During assembly of the pump, it is envisaged that the sleeve 42 be carried by the peg 38 for example using a blob of grease or the like to hold the sleeve 42 on the peg 38, the sleeve 42 being oriented so that the flats 42a extend parallel to the axis of the cam ring. The cam ring 18 is then inserted into the housing using a tilt and slide technique, movement of the cam ring 18 continuing until the sleeve 42 lies in the position shown in Figure 5b with respect to the advance piston 40. Final positioning of the cam ring 18 can then take place, and subsequently the sleeve 42 is rotated about its axis until the position shown in Figure 5a is achieved.
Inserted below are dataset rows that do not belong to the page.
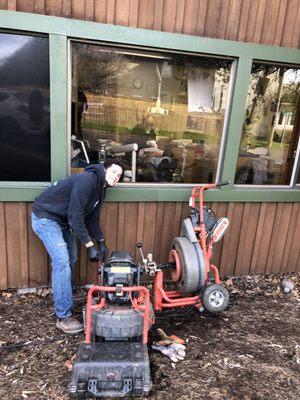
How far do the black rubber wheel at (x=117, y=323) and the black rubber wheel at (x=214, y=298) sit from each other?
36.5 inches

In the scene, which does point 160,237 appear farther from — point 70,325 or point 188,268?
point 70,325

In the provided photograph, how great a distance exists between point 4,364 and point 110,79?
9.63 ft

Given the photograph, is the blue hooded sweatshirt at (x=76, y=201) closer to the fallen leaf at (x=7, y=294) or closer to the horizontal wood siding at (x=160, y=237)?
the horizontal wood siding at (x=160, y=237)

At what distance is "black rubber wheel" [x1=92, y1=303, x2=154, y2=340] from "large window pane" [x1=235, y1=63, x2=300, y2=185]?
228 centimetres

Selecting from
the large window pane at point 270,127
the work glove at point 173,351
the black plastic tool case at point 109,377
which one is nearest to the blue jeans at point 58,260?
the black plastic tool case at point 109,377

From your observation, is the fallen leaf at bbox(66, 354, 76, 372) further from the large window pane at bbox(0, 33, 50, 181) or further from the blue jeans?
the large window pane at bbox(0, 33, 50, 181)

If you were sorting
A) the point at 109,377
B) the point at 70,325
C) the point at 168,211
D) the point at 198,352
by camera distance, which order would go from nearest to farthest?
the point at 109,377
the point at 198,352
the point at 70,325
the point at 168,211

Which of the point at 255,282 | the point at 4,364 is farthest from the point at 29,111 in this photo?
the point at 255,282

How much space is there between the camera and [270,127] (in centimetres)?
455

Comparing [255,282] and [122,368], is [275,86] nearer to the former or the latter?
[255,282]

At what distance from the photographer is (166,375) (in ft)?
9.37

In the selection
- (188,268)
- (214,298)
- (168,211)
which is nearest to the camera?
(188,268)

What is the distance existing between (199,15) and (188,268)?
2.60 m

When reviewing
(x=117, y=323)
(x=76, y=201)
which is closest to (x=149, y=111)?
(x=76, y=201)
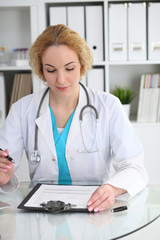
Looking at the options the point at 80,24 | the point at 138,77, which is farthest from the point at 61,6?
the point at 138,77

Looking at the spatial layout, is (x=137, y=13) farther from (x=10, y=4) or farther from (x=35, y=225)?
(x=35, y=225)

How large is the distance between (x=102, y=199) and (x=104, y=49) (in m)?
1.60

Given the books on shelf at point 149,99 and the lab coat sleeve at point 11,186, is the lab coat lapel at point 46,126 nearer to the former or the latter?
the lab coat sleeve at point 11,186

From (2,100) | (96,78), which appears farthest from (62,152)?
(2,100)

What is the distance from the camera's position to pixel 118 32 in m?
2.58

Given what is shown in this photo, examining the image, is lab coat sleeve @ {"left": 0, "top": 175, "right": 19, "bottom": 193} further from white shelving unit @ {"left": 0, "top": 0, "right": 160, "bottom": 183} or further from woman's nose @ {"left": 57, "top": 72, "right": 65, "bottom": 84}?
white shelving unit @ {"left": 0, "top": 0, "right": 160, "bottom": 183}

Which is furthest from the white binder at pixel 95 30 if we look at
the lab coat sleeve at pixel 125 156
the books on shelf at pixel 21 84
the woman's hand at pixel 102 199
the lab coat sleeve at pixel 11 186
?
the woman's hand at pixel 102 199

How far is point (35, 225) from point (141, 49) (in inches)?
71.2

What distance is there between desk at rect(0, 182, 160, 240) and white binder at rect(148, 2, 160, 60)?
5.11 ft

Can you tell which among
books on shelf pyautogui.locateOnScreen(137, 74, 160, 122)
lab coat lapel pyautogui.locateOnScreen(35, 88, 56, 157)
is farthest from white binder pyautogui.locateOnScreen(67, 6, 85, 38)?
lab coat lapel pyautogui.locateOnScreen(35, 88, 56, 157)

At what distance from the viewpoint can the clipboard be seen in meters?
1.19

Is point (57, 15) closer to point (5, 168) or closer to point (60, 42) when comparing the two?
point (60, 42)

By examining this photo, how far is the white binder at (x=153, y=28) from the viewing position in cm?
254

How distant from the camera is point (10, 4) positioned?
101 inches
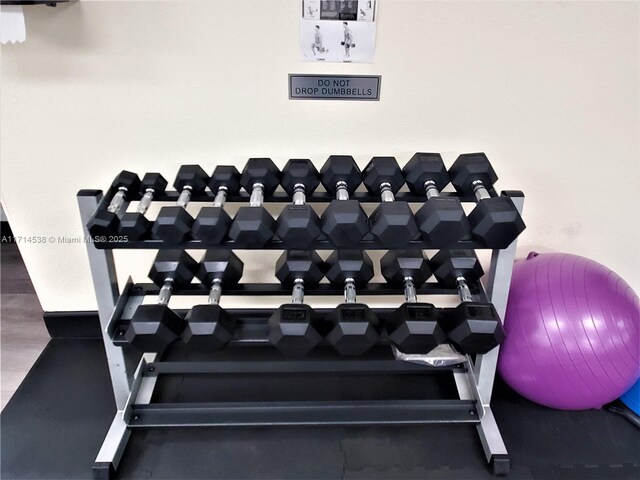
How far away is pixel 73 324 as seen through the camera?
1728 millimetres

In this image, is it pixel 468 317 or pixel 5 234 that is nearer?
pixel 468 317

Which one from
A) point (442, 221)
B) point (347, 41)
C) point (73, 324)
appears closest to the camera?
point (442, 221)

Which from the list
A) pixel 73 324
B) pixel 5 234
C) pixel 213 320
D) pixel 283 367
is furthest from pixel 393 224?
pixel 5 234

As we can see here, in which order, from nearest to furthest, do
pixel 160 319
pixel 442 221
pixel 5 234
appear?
pixel 442 221 → pixel 160 319 → pixel 5 234

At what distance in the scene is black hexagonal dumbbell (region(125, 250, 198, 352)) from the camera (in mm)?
1165

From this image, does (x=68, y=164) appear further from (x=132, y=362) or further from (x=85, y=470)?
(x=85, y=470)

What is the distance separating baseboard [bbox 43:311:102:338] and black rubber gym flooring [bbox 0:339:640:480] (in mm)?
277

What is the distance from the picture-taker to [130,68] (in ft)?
4.31

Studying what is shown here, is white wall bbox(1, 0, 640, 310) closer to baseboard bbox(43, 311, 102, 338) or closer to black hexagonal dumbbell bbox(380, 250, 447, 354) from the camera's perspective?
baseboard bbox(43, 311, 102, 338)

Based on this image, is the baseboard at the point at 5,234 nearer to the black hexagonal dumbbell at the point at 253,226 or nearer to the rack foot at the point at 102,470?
the rack foot at the point at 102,470

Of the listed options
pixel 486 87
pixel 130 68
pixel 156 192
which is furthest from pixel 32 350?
pixel 486 87

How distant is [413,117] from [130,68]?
80cm

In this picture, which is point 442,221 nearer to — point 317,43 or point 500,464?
point 317,43

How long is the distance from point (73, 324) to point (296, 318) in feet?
3.32
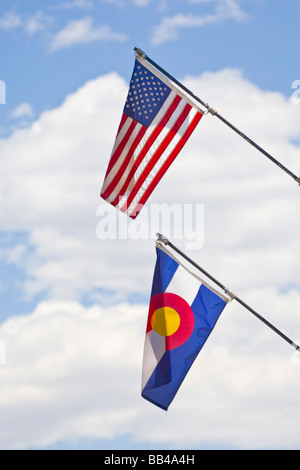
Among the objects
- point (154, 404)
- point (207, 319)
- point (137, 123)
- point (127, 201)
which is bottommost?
point (154, 404)

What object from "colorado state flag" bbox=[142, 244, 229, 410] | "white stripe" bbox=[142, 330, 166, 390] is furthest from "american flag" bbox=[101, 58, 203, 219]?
"white stripe" bbox=[142, 330, 166, 390]

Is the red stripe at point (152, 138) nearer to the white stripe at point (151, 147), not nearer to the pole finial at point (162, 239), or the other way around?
the white stripe at point (151, 147)

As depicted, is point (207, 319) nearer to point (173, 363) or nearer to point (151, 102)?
point (173, 363)

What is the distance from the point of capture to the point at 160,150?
35031 millimetres

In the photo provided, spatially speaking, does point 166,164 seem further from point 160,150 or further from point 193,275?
point 193,275

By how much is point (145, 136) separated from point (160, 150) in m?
0.75

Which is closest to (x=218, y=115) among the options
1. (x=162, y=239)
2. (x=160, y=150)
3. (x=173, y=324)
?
(x=160, y=150)

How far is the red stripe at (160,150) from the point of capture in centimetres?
3494

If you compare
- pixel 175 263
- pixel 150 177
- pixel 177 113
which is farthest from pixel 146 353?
pixel 177 113

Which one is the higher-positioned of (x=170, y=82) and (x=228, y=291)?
(x=170, y=82)

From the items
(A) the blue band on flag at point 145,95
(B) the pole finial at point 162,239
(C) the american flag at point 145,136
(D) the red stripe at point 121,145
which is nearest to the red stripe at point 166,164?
(C) the american flag at point 145,136

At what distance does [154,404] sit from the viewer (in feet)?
110

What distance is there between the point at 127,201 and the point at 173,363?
565cm

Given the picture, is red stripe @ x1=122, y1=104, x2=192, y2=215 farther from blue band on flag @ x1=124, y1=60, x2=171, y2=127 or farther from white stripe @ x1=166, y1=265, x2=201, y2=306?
white stripe @ x1=166, y1=265, x2=201, y2=306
Once in this position, the grub screw 44 is tightened to secure the sleeve 42 to the advance piston 40. As the grub screw 44 is located on the side of the advance piston which is at relatively low pressure, the majority of the forces act away from the grub screw 44, thus the grub screw 44 is not subject to high loads.

Since the main forces applied to the advance piston are applied in the axial direction, it is thought that the reduced bending strength of the piston due to the provision of the slot 40d will not result in the advance piston 40 being significantly weaker, or having a shorter working life than in conventional arrangements.

The provision of the sleeve 42 reduces the risk of damage to the advance piston 40 due to the engagement thereof with the peg 38, permitting the use of the same, relatively soft, material for both the advance piston and its housing, thus the disadvantages associated with the prior art arrangements are reduced.

Claims

An advance arrangement for an angularly adjustable cam arrangement, the advance arrangement comprising an advance piston (40) slidable within a bore and biased towards an end of the bore by resilient means, the piston (40) and bore defining a chamber to which fuel is supplied, in use, to urge the advance piston against the action of the resilient means, the advance piston (40) being provided with a recess (40c) within which a peg (38) of the cam arrangement is cooperable, wherein a sleeve (42) is provided within the recess (40c), the peg (38) being located within the sleeve (42), relative movement of the sleeve (42) with respect to the advance piston (40) being substantially prevented.
An arrangement as claimed in Claim 1, further comprising a grub screw (44) in screw-threaded engagement with the piston (40), the grub screw (44) engaging the sleeve (42) to secure the sleeve (42) in position relative to the piston (40).
An arrangement as claimed in Claim 1 or Claim 2, wherein the piston (40) is provided with a slot (40d) through which the sleeve (42) is passed, during assembly.
An arrangement as claimed in Claim 3, wherein the slot (40d) is of width smaller than the diameter of the sleeve (42), the sleeve (42) being provided with at least one flattened region (42a) permitting the sleeve (42) to be received within the slot (40d).
An arrangement as claimed in any one of the preceding claims, wherein the sleeve (42) is formed from a relatively hard material.